* _Text provided_

* * * * * * * * *

Uber India is in the news and trending on Twitter for a very wrong reason, which has attracted massive criticism from Twitter users. The car rental and aggregator brand Uber (NYSE: UBER)in India is advertising its services using Hindu culture-sensitive advertisement copy. People reacting to the ad are not only from India but worldwide.
The advertisement copy reads, “You are going to the beach to spread Grandpa’s ashes; get your ride right.” Twitter users are reacting to the ad with no action taken from the brand’s end. This is not the first time; earlier, the brand also used “World Rental Health Day” to trend on Twitter in rhyme with “World Mental Health Day,” a critical social concern.
In India, the Hindu-Muslim is a favorite theme for all to exploit but brands reserve exploiting the theme for safety reasons. Writers in agencies hired by these brands or in-house copywriters are expected to respect the sensitivity of the matter and leverage other creative ways to shock and awe Internet users to influence sales.
Given the age and time celebrating self-love and community, it is appalling how Uber could approve the insensitive copy for the “Get Your Ride Right” campaign to highlight its Uber Black, Uber XL, and Uber Comfort rides. On further research, Uber signed a New York-based ad agency, Johannes Leonardo, for this campaign of three ads.
According to AdAge, the “Get Your Ride Right” campaign for Uber aims to “take customers out of their booking autopilot, using humorous scenarios to illustrate their options.” In one, “The Will,” Karl, the character, is at a will reading for his late uncle. When he thinks he’ll get some small plants, he takes the UberX. But when he realizes it is his uncle’s textile, auto and steel plants, he switches to Uber Black.

* * * * * * * * *

According to the article on Uber's ad campaign, which agency did Uber sign for the "Get Your Ride Right" campaign?

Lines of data
* * * * * * * * *

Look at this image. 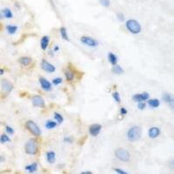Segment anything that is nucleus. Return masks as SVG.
I'll return each mask as SVG.
<instances>
[{
  "mask_svg": "<svg viewBox=\"0 0 174 174\" xmlns=\"http://www.w3.org/2000/svg\"><path fill=\"white\" fill-rule=\"evenodd\" d=\"M141 134H142L141 128L139 126L135 125L132 126L131 129H129V131H127V138L131 142H135L141 138Z\"/></svg>",
  "mask_w": 174,
  "mask_h": 174,
  "instance_id": "obj_1",
  "label": "nucleus"
},
{
  "mask_svg": "<svg viewBox=\"0 0 174 174\" xmlns=\"http://www.w3.org/2000/svg\"><path fill=\"white\" fill-rule=\"evenodd\" d=\"M6 30H7V31L10 33V34H14L16 31H17V30H18V26H16V25H7L6 26Z\"/></svg>",
  "mask_w": 174,
  "mask_h": 174,
  "instance_id": "obj_23",
  "label": "nucleus"
},
{
  "mask_svg": "<svg viewBox=\"0 0 174 174\" xmlns=\"http://www.w3.org/2000/svg\"><path fill=\"white\" fill-rule=\"evenodd\" d=\"M4 71L3 69H0V75H3L4 74Z\"/></svg>",
  "mask_w": 174,
  "mask_h": 174,
  "instance_id": "obj_41",
  "label": "nucleus"
},
{
  "mask_svg": "<svg viewBox=\"0 0 174 174\" xmlns=\"http://www.w3.org/2000/svg\"><path fill=\"white\" fill-rule=\"evenodd\" d=\"M148 134H149V137L151 138H156L160 134V129L158 127H151V128H150Z\"/></svg>",
  "mask_w": 174,
  "mask_h": 174,
  "instance_id": "obj_12",
  "label": "nucleus"
},
{
  "mask_svg": "<svg viewBox=\"0 0 174 174\" xmlns=\"http://www.w3.org/2000/svg\"><path fill=\"white\" fill-rule=\"evenodd\" d=\"M112 97H113V99H115L116 102H118V103H120L121 102V99H120V96H119V92H113L112 93Z\"/></svg>",
  "mask_w": 174,
  "mask_h": 174,
  "instance_id": "obj_28",
  "label": "nucleus"
},
{
  "mask_svg": "<svg viewBox=\"0 0 174 174\" xmlns=\"http://www.w3.org/2000/svg\"><path fill=\"white\" fill-rule=\"evenodd\" d=\"M169 105L171 106V108L173 109V110H174V99L173 98H172V99L169 101Z\"/></svg>",
  "mask_w": 174,
  "mask_h": 174,
  "instance_id": "obj_36",
  "label": "nucleus"
},
{
  "mask_svg": "<svg viewBox=\"0 0 174 174\" xmlns=\"http://www.w3.org/2000/svg\"><path fill=\"white\" fill-rule=\"evenodd\" d=\"M52 83H53V85H59V84H61V83H62V78H61V77L54 78V79L52 80Z\"/></svg>",
  "mask_w": 174,
  "mask_h": 174,
  "instance_id": "obj_31",
  "label": "nucleus"
},
{
  "mask_svg": "<svg viewBox=\"0 0 174 174\" xmlns=\"http://www.w3.org/2000/svg\"><path fill=\"white\" fill-rule=\"evenodd\" d=\"M57 126V123L56 122H54V121H51V120H48L47 122H46V124H45V127L47 128V129H54L55 127Z\"/></svg>",
  "mask_w": 174,
  "mask_h": 174,
  "instance_id": "obj_24",
  "label": "nucleus"
},
{
  "mask_svg": "<svg viewBox=\"0 0 174 174\" xmlns=\"http://www.w3.org/2000/svg\"><path fill=\"white\" fill-rule=\"evenodd\" d=\"M108 60H109V62H110L112 65H117L118 58H117L116 55H114L112 52H110V53L108 54Z\"/></svg>",
  "mask_w": 174,
  "mask_h": 174,
  "instance_id": "obj_16",
  "label": "nucleus"
},
{
  "mask_svg": "<svg viewBox=\"0 0 174 174\" xmlns=\"http://www.w3.org/2000/svg\"><path fill=\"white\" fill-rule=\"evenodd\" d=\"M54 118H55V119L58 121V123H59V124L63 123V121H64L63 117H62L59 113H58V112H55V113H54Z\"/></svg>",
  "mask_w": 174,
  "mask_h": 174,
  "instance_id": "obj_27",
  "label": "nucleus"
},
{
  "mask_svg": "<svg viewBox=\"0 0 174 174\" xmlns=\"http://www.w3.org/2000/svg\"><path fill=\"white\" fill-rule=\"evenodd\" d=\"M39 82H40V85L42 86V88L44 90H46V91H50L51 90V85L50 83L45 79V77H39Z\"/></svg>",
  "mask_w": 174,
  "mask_h": 174,
  "instance_id": "obj_13",
  "label": "nucleus"
},
{
  "mask_svg": "<svg viewBox=\"0 0 174 174\" xmlns=\"http://www.w3.org/2000/svg\"><path fill=\"white\" fill-rule=\"evenodd\" d=\"M41 68L46 72H55V66L50 64L49 62H47L46 60H42L41 62Z\"/></svg>",
  "mask_w": 174,
  "mask_h": 174,
  "instance_id": "obj_9",
  "label": "nucleus"
},
{
  "mask_svg": "<svg viewBox=\"0 0 174 174\" xmlns=\"http://www.w3.org/2000/svg\"><path fill=\"white\" fill-rule=\"evenodd\" d=\"M81 174H92L91 172H84V173H82Z\"/></svg>",
  "mask_w": 174,
  "mask_h": 174,
  "instance_id": "obj_40",
  "label": "nucleus"
},
{
  "mask_svg": "<svg viewBox=\"0 0 174 174\" xmlns=\"http://www.w3.org/2000/svg\"><path fill=\"white\" fill-rule=\"evenodd\" d=\"M148 104H149V105L151 108H157V107L159 106L160 102H159V100L157 99H150L148 101Z\"/></svg>",
  "mask_w": 174,
  "mask_h": 174,
  "instance_id": "obj_19",
  "label": "nucleus"
},
{
  "mask_svg": "<svg viewBox=\"0 0 174 174\" xmlns=\"http://www.w3.org/2000/svg\"><path fill=\"white\" fill-rule=\"evenodd\" d=\"M65 141H67L69 143H72V138H65Z\"/></svg>",
  "mask_w": 174,
  "mask_h": 174,
  "instance_id": "obj_38",
  "label": "nucleus"
},
{
  "mask_svg": "<svg viewBox=\"0 0 174 174\" xmlns=\"http://www.w3.org/2000/svg\"><path fill=\"white\" fill-rule=\"evenodd\" d=\"M65 75V77L68 81H72L74 78V73L71 71H66Z\"/></svg>",
  "mask_w": 174,
  "mask_h": 174,
  "instance_id": "obj_25",
  "label": "nucleus"
},
{
  "mask_svg": "<svg viewBox=\"0 0 174 174\" xmlns=\"http://www.w3.org/2000/svg\"><path fill=\"white\" fill-rule=\"evenodd\" d=\"M163 99L165 100L166 103H169V101L172 99V96L170 94H168V93H165L163 95Z\"/></svg>",
  "mask_w": 174,
  "mask_h": 174,
  "instance_id": "obj_30",
  "label": "nucleus"
},
{
  "mask_svg": "<svg viewBox=\"0 0 174 174\" xmlns=\"http://www.w3.org/2000/svg\"><path fill=\"white\" fill-rule=\"evenodd\" d=\"M25 152L27 154H30V155H35L38 151V143L35 139H30L27 141V143L25 144Z\"/></svg>",
  "mask_w": 174,
  "mask_h": 174,
  "instance_id": "obj_3",
  "label": "nucleus"
},
{
  "mask_svg": "<svg viewBox=\"0 0 174 174\" xmlns=\"http://www.w3.org/2000/svg\"><path fill=\"white\" fill-rule=\"evenodd\" d=\"M120 113H121L122 115H126V114H127V110H126L124 107H122V108L120 109Z\"/></svg>",
  "mask_w": 174,
  "mask_h": 174,
  "instance_id": "obj_37",
  "label": "nucleus"
},
{
  "mask_svg": "<svg viewBox=\"0 0 174 174\" xmlns=\"http://www.w3.org/2000/svg\"><path fill=\"white\" fill-rule=\"evenodd\" d=\"M46 158H47V161L50 163V164H53L55 162V153L53 151H48L46 153Z\"/></svg>",
  "mask_w": 174,
  "mask_h": 174,
  "instance_id": "obj_17",
  "label": "nucleus"
},
{
  "mask_svg": "<svg viewBox=\"0 0 174 174\" xmlns=\"http://www.w3.org/2000/svg\"><path fill=\"white\" fill-rule=\"evenodd\" d=\"M99 4L104 7L110 6V0H99Z\"/></svg>",
  "mask_w": 174,
  "mask_h": 174,
  "instance_id": "obj_29",
  "label": "nucleus"
},
{
  "mask_svg": "<svg viewBox=\"0 0 174 174\" xmlns=\"http://www.w3.org/2000/svg\"><path fill=\"white\" fill-rule=\"evenodd\" d=\"M58 49H59V48H58V46H56V47L54 48V51H58Z\"/></svg>",
  "mask_w": 174,
  "mask_h": 174,
  "instance_id": "obj_42",
  "label": "nucleus"
},
{
  "mask_svg": "<svg viewBox=\"0 0 174 174\" xmlns=\"http://www.w3.org/2000/svg\"><path fill=\"white\" fill-rule=\"evenodd\" d=\"M115 156L117 157V158H119V160H121L123 162H127L131 158V155H130L129 151L127 150L123 149V148H119V149L116 150Z\"/></svg>",
  "mask_w": 174,
  "mask_h": 174,
  "instance_id": "obj_4",
  "label": "nucleus"
},
{
  "mask_svg": "<svg viewBox=\"0 0 174 174\" xmlns=\"http://www.w3.org/2000/svg\"><path fill=\"white\" fill-rule=\"evenodd\" d=\"M149 94L147 92H143V93H139V94H135L133 96V100L135 102H144L146 100L149 99Z\"/></svg>",
  "mask_w": 174,
  "mask_h": 174,
  "instance_id": "obj_11",
  "label": "nucleus"
},
{
  "mask_svg": "<svg viewBox=\"0 0 174 174\" xmlns=\"http://www.w3.org/2000/svg\"><path fill=\"white\" fill-rule=\"evenodd\" d=\"M0 19H1V16H0Z\"/></svg>",
  "mask_w": 174,
  "mask_h": 174,
  "instance_id": "obj_43",
  "label": "nucleus"
},
{
  "mask_svg": "<svg viewBox=\"0 0 174 174\" xmlns=\"http://www.w3.org/2000/svg\"><path fill=\"white\" fill-rule=\"evenodd\" d=\"M18 61H19V63H20L22 65L27 66V65H29L32 62V59H31V58H29V57H22V58H19Z\"/></svg>",
  "mask_w": 174,
  "mask_h": 174,
  "instance_id": "obj_15",
  "label": "nucleus"
},
{
  "mask_svg": "<svg viewBox=\"0 0 174 174\" xmlns=\"http://www.w3.org/2000/svg\"><path fill=\"white\" fill-rule=\"evenodd\" d=\"M138 107L140 110H144V109L146 108V104H145L144 102H139V103H138Z\"/></svg>",
  "mask_w": 174,
  "mask_h": 174,
  "instance_id": "obj_33",
  "label": "nucleus"
},
{
  "mask_svg": "<svg viewBox=\"0 0 174 174\" xmlns=\"http://www.w3.org/2000/svg\"><path fill=\"white\" fill-rule=\"evenodd\" d=\"M126 28L132 34H138L141 31V25L134 19H129L126 22Z\"/></svg>",
  "mask_w": 174,
  "mask_h": 174,
  "instance_id": "obj_2",
  "label": "nucleus"
},
{
  "mask_svg": "<svg viewBox=\"0 0 174 174\" xmlns=\"http://www.w3.org/2000/svg\"><path fill=\"white\" fill-rule=\"evenodd\" d=\"M112 71V72L115 73V74H122V73L124 72V70L121 68V66H119V65H114Z\"/></svg>",
  "mask_w": 174,
  "mask_h": 174,
  "instance_id": "obj_22",
  "label": "nucleus"
},
{
  "mask_svg": "<svg viewBox=\"0 0 174 174\" xmlns=\"http://www.w3.org/2000/svg\"><path fill=\"white\" fill-rule=\"evenodd\" d=\"M59 32H60L61 37H62L63 39H65V40H66V41H69V37H68V35H67V31H66V29H65V27H61V28L59 29Z\"/></svg>",
  "mask_w": 174,
  "mask_h": 174,
  "instance_id": "obj_18",
  "label": "nucleus"
},
{
  "mask_svg": "<svg viewBox=\"0 0 174 174\" xmlns=\"http://www.w3.org/2000/svg\"><path fill=\"white\" fill-rule=\"evenodd\" d=\"M25 169H26L29 173H34V172H36L37 169H38V165H37V163H33V164H31V165H27V166L25 167Z\"/></svg>",
  "mask_w": 174,
  "mask_h": 174,
  "instance_id": "obj_21",
  "label": "nucleus"
},
{
  "mask_svg": "<svg viewBox=\"0 0 174 174\" xmlns=\"http://www.w3.org/2000/svg\"><path fill=\"white\" fill-rule=\"evenodd\" d=\"M117 17H118V18L119 19V21H121V22H123L124 20V16L122 13H118V14H117Z\"/></svg>",
  "mask_w": 174,
  "mask_h": 174,
  "instance_id": "obj_34",
  "label": "nucleus"
},
{
  "mask_svg": "<svg viewBox=\"0 0 174 174\" xmlns=\"http://www.w3.org/2000/svg\"><path fill=\"white\" fill-rule=\"evenodd\" d=\"M170 165H171V167H172V168H174V159L172 161V162H171Z\"/></svg>",
  "mask_w": 174,
  "mask_h": 174,
  "instance_id": "obj_39",
  "label": "nucleus"
},
{
  "mask_svg": "<svg viewBox=\"0 0 174 174\" xmlns=\"http://www.w3.org/2000/svg\"><path fill=\"white\" fill-rule=\"evenodd\" d=\"M1 87H2V91L6 94L10 93L11 92V90L13 89L12 84L6 79H4L1 81Z\"/></svg>",
  "mask_w": 174,
  "mask_h": 174,
  "instance_id": "obj_7",
  "label": "nucleus"
},
{
  "mask_svg": "<svg viewBox=\"0 0 174 174\" xmlns=\"http://www.w3.org/2000/svg\"><path fill=\"white\" fill-rule=\"evenodd\" d=\"M100 131H101V125L99 124H92L89 127V132L92 136L96 137L99 134Z\"/></svg>",
  "mask_w": 174,
  "mask_h": 174,
  "instance_id": "obj_10",
  "label": "nucleus"
},
{
  "mask_svg": "<svg viewBox=\"0 0 174 174\" xmlns=\"http://www.w3.org/2000/svg\"><path fill=\"white\" fill-rule=\"evenodd\" d=\"M49 37L48 36H44L41 39V48L42 50H46V48L48 47L49 45Z\"/></svg>",
  "mask_w": 174,
  "mask_h": 174,
  "instance_id": "obj_14",
  "label": "nucleus"
},
{
  "mask_svg": "<svg viewBox=\"0 0 174 174\" xmlns=\"http://www.w3.org/2000/svg\"><path fill=\"white\" fill-rule=\"evenodd\" d=\"M2 13L4 16V18H12V17H13V14H12L11 11L10 9H8V8L4 9L2 11Z\"/></svg>",
  "mask_w": 174,
  "mask_h": 174,
  "instance_id": "obj_20",
  "label": "nucleus"
},
{
  "mask_svg": "<svg viewBox=\"0 0 174 174\" xmlns=\"http://www.w3.org/2000/svg\"><path fill=\"white\" fill-rule=\"evenodd\" d=\"M32 104L36 107H41V108H44L45 106V100L44 99L41 97V96H33L32 97Z\"/></svg>",
  "mask_w": 174,
  "mask_h": 174,
  "instance_id": "obj_8",
  "label": "nucleus"
},
{
  "mask_svg": "<svg viewBox=\"0 0 174 174\" xmlns=\"http://www.w3.org/2000/svg\"><path fill=\"white\" fill-rule=\"evenodd\" d=\"M114 171H115L117 173H119V174H128L127 173H125L124 171L121 170V169H119V168H115V169H114Z\"/></svg>",
  "mask_w": 174,
  "mask_h": 174,
  "instance_id": "obj_35",
  "label": "nucleus"
},
{
  "mask_svg": "<svg viewBox=\"0 0 174 174\" xmlns=\"http://www.w3.org/2000/svg\"><path fill=\"white\" fill-rule=\"evenodd\" d=\"M81 42L84 45H88L90 47H96L99 45V43L96 40H94L92 38H91V37H85V36H84V37L81 38Z\"/></svg>",
  "mask_w": 174,
  "mask_h": 174,
  "instance_id": "obj_6",
  "label": "nucleus"
},
{
  "mask_svg": "<svg viewBox=\"0 0 174 174\" xmlns=\"http://www.w3.org/2000/svg\"><path fill=\"white\" fill-rule=\"evenodd\" d=\"M10 141H11V139H10V138L6 134H2L1 135V137H0V142L2 144H4V143L10 142Z\"/></svg>",
  "mask_w": 174,
  "mask_h": 174,
  "instance_id": "obj_26",
  "label": "nucleus"
},
{
  "mask_svg": "<svg viewBox=\"0 0 174 174\" xmlns=\"http://www.w3.org/2000/svg\"><path fill=\"white\" fill-rule=\"evenodd\" d=\"M5 130H6V131H7V133H9V134H13L14 133V130L11 128V127H10V126H6L5 127Z\"/></svg>",
  "mask_w": 174,
  "mask_h": 174,
  "instance_id": "obj_32",
  "label": "nucleus"
},
{
  "mask_svg": "<svg viewBox=\"0 0 174 174\" xmlns=\"http://www.w3.org/2000/svg\"><path fill=\"white\" fill-rule=\"evenodd\" d=\"M25 125H26V128L30 131V132H31L34 136L38 137L40 135V133H41L40 129L38 128V126L35 124L33 121H31V120L30 121H27Z\"/></svg>",
  "mask_w": 174,
  "mask_h": 174,
  "instance_id": "obj_5",
  "label": "nucleus"
}]
</instances>
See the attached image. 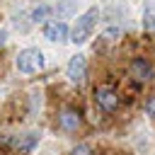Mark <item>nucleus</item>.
Segmentation results:
<instances>
[{"mask_svg":"<svg viewBox=\"0 0 155 155\" xmlns=\"http://www.w3.org/2000/svg\"><path fill=\"white\" fill-rule=\"evenodd\" d=\"M97 19H99V10H97V7L85 10V12H82V15L75 19V27L70 29L68 41H73L75 46H78V44H85V41L90 39V34H92V29H94Z\"/></svg>","mask_w":155,"mask_h":155,"instance_id":"1","label":"nucleus"},{"mask_svg":"<svg viewBox=\"0 0 155 155\" xmlns=\"http://www.w3.org/2000/svg\"><path fill=\"white\" fill-rule=\"evenodd\" d=\"M15 65H17V70H19V73H24V75L39 73V70L44 68V53H41L39 48H24V51H19V53H17Z\"/></svg>","mask_w":155,"mask_h":155,"instance_id":"2","label":"nucleus"},{"mask_svg":"<svg viewBox=\"0 0 155 155\" xmlns=\"http://www.w3.org/2000/svg\"><path fill=\"white\" fill-rule=\"evenodd\" d=\"M94 104H97L102 111L114 114V111L121 107V97H119V92H116L111 85H97V87H94Z\"/></svg>","mask_w":155,"mask_h":155,"instance_id":"3","label":"nucleus"},{"mask_svg":"<svg viewBox=\"0 0 155 155\" xmlns=\"http://www.w3.org/2000/svg\"><path fill=\"white\" fill-rule=\"evenodd\" d=\"M2 143L7 145V148H12V150H17V153H22V155H29L34 148H36V143H39V133H22V136H5L2 138Z\"/></svg>","mask_w":155,"mask_h":155,"instance_id":"4","label":"nucleus"},{"mask_svg":"<svg viewBox=\"0 0 155 155\" xmlns=\"http://www.w3.org/2000/svg\"><path fill=\"white\" fill-rule=\"evenodd\" d=\"M128 73L136 82H153L155 80V68L148 58H133L128 65Z\"/></svg>","mask_w":155,"mask_h":155,"instance_id":"5","label":"nucleus"},{"mask_svg":"<svg viewBox=\"0 0 155 155\" xmlns=\"http://www.w3.org/2000/svg\"><path fill=\"white\" fill-rule=\"evenodd\" d=\"M65 75L73 85H80L85 78H87V58L82 53H75L70 61H68V68H65Z\"/></svg>","mask_w":155,"mask_h":155,"instance_id":"6","label":"nucleus"},{"mask_svg":"<svg viewBox=\"0 0 155 155\" xmlns=\"http://www.w3.org/2000/svg\"><path fill=\"white\" fill-rule=\"evenodd\" d=\"M58 126H61V131H65V133H75V131H80V126H82V116H80V111L73 109V107L61 109V111H58Z\"/></svg>","mask_w":155,"mask_h":155,"instance_id":"7","label":"nucleus"},{"mask_svg":"<svg viewBox=\"0 0 155 155\" xmlns=\"http://www.w3.org/2000/svg\"><path fill=\"white\" fill-rule=\"evenodd\" d=\"M44 36L48 41H53V44H61V41H68L70 29H68V24L63 19H48L44 24Z\"/></svg>","mask_w":155,"mask_h":155,"instance_id":"8","label":"nucleus"},{"mask_svg":"<svg viewBox=\"0 0 155 155\" xmlns=\"http://www.w3.org/2000/svg\"><path fill=\"white\" fill-rule=\"evenodd\" d=\"M75 5H78V0H58V5H56L58 17H70V15H75Z\"/></svg>","mask_w":155,"mask_h":155,"instance_id":"9","label":"nucleus"},{"mask_svg":"<svg viewBox=\"0 0 155 155\" xmlns=\"http://www.w3.org/2000/svg\"><path fill=\"white\" fill-rule=\"evenodd\" d=\"M48 15H51V7L48 5H39V7H34L29 12V22H44Z\"/></svg>","mask_w":155,"mask_h":155,"instance_id":"10","label":"nucleus"},{"mask_svg":"<svg viewBox=\"0 0 155 155\" xmlns=\"http://www.w3.org/2000/svg\"><path fill=\"white\" fill-rule=\"evenodd\" d=\"M143 27L150 29V31H155V2H150L145 7V12H143Z\"/></svg>","mask_w":155,"mask_h":155,"instance_id":"11","label":"nucleus"},{"mask_svg":"<svg viewBox=\"0 0 155 155\" xmlns=\"http://www.w3.org/2000/svg\"><path fill=\"white\" fill-rule=\"evenodd\" d=\"M70 155H97V153H94L92 145H87V143H78V145L70 150Z\"/></svg>","mask_w":155,"mask_h":155,"instance_id":"12","label":"nucleus"},{"mask_svg":"<svg viewBox=\"0 0 155 155\" xmlns=\"http://www.w3.org/2000/svg\"><path fill=\"white\" fill-rule=\"evenodd\" d=\"M145 114H148L150 119H155V97H153V99L145 104Z\"/></svg>","mask_w":155,"mask_h":155,"instance_id":"13","label":"nucleus"},{"mask_svg":"<svg viewBox=\"0 0 155 155\" xmlns=\"http://www.w3.org/2000/svg\"><path fill=\"white\" fill-rule=\"evenodd\" d=\"M121 34V29L116 27V29H107V34H104V39H114V36H119Z\"/></svg>","mask_w":155,"mask_h":155,"instance_id":"14","label":"nucleus"},{"mask_svg":"<svg viewBox=\"0 0 155 155\" xmlns=\"http://www.w3.org/2000/svg\"><path fill=\"white\" fill-rule=\"evenodd\" d=\"M5 41H7V31H5V29H0V46H2Z\"/></svg>","mask_w":155,"mask_h":155,"instance_id":"15","label":"nucleus"}]
</instances>
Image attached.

* * * * * * * * *

* _Output below_
Johannes Leonardo, a New York-based ad agency.